A Slap at Sex Stereotypes
When Ann Hopkins came up for partnership at Price Waterhouse in 1982, she looked like a shoo-in for a promotion. Of the 88 candidates -- all the others were male -- she had the best record at generating new business and securing multimillion-dollar contracts for the Big Eight accounting firm. Yet Hopkins' nomination was put on hold after she was evaluated by several male partners as being too "macho" and in need of a "charm school." One of them advised her to "walk more femininely, talk more femininely, dress more femininely, wear makeup, have her hair styled and wear jewelry." Instead she quit the firm and filed a lawsuit under Title VII of the Civil Rights Act of 1964, which forbids employment discrimination because of a person's sex.
Last week, in a 6-to-3 ruling hailed by civil rights and women's advocates, the U.S. Supreme Court held that Price Waterhouse had based its decision in part on unlawful sexual stereotyping. Wrote Justice William Brennan in the lead opinion: "An employer who objects to aggressiveness in women but whose positions require this trait places women in an intolerable and impermissible Catch-22: out of a job if they behave aggressively and out of a job if they don't."
According to the court's ruling, the legal burden of proof shifts to Price Waterhouse. The firm must establish that it would have rejected Hopkins' partnership bid based on purely nondiscriminatory factors. "At this point," noted Justice Sandra Day O'Connor, "the employer may be required to convince the fact finder that, despite the smoke, there is no fire." The court's decision to shift the burden to the employer should make it easier for many employees to win Title VII cases, which also bar job discrimination on the basis of race, religion and national origin.

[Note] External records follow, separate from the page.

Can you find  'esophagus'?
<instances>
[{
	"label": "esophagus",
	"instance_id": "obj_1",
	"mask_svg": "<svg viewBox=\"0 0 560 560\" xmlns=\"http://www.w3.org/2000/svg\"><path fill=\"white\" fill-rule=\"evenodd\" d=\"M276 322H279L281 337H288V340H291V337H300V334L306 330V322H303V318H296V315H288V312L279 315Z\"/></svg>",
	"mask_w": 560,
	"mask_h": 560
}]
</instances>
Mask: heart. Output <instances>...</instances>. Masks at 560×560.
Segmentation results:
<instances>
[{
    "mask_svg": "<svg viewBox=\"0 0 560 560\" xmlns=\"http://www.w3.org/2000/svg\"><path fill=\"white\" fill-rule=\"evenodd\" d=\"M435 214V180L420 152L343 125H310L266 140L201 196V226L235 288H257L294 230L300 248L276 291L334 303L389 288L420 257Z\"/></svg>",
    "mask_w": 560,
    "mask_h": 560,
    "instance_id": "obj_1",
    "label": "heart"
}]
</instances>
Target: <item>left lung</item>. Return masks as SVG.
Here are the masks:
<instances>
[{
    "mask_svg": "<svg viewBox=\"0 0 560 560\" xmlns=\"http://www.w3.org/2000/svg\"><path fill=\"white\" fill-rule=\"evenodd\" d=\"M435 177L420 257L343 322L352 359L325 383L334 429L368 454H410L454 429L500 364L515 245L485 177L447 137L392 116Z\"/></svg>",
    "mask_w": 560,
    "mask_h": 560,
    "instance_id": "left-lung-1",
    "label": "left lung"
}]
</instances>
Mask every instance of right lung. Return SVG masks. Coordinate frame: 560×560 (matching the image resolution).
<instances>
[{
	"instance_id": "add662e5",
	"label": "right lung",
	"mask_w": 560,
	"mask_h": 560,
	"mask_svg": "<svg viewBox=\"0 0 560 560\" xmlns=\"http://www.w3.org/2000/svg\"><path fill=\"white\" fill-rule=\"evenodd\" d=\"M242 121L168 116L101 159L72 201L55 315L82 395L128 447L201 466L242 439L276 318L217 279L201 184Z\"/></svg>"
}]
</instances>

Hopkins, who is now a senior budget officer at the World Bank, declared herself "absolutely delighted" by the court's decision. "It's an important and significant win for women," said Marcia Greenberger, managing attorney of the National Women's Law Center in Washington. "This will make a real difference to women who are trying to rise to the top of their professions." A contrary ruling, said some scholars, would have meant an almost insurmountable burden of proof for many plaintiffs in employment cases.
But Price Waterhouse also had reason to celebrate. The court found that the firm had earlier been held to too high a standard of proof in rebutting Hopkins' claims. Thus, when the case is reheard in a lower federal court, Price Waterhouse's task will be somewhat less onerous. Instead of having to present "clear and convincing evidence" that it declined to promote Hopkins for nondiscriminatory reasons, the firm will only be required to back that claim with a "preponderance" of evidence -- a less rigorous standard.
The net result of the court's ruling, say legal experts, is that firms will be under pressure to root out bias among individuals making important personnel decisions. "The court is saying to employers they should examine their processes and make sure they have objective standards," says Douglas McDowell of the Equal Employment Advisory Council. "Supervisors must be properly trained to ensure that race and sex aren't part of the decision- making process." Such changes in attitude may already be under way at Price Waterhouse. Referring to the embarrassing publicity generated by this case, Kathryn Oberly, an attorney for Price Waterhouse, observes, "You couldn't have a better teaching example than to see the name of your firm in the newspaper for the past few years." Still, the firm has a way to go when it comes to women in top jobs. Even after the prolonged litigation, only 28 of Price Waterhouse's 900 current partners are women.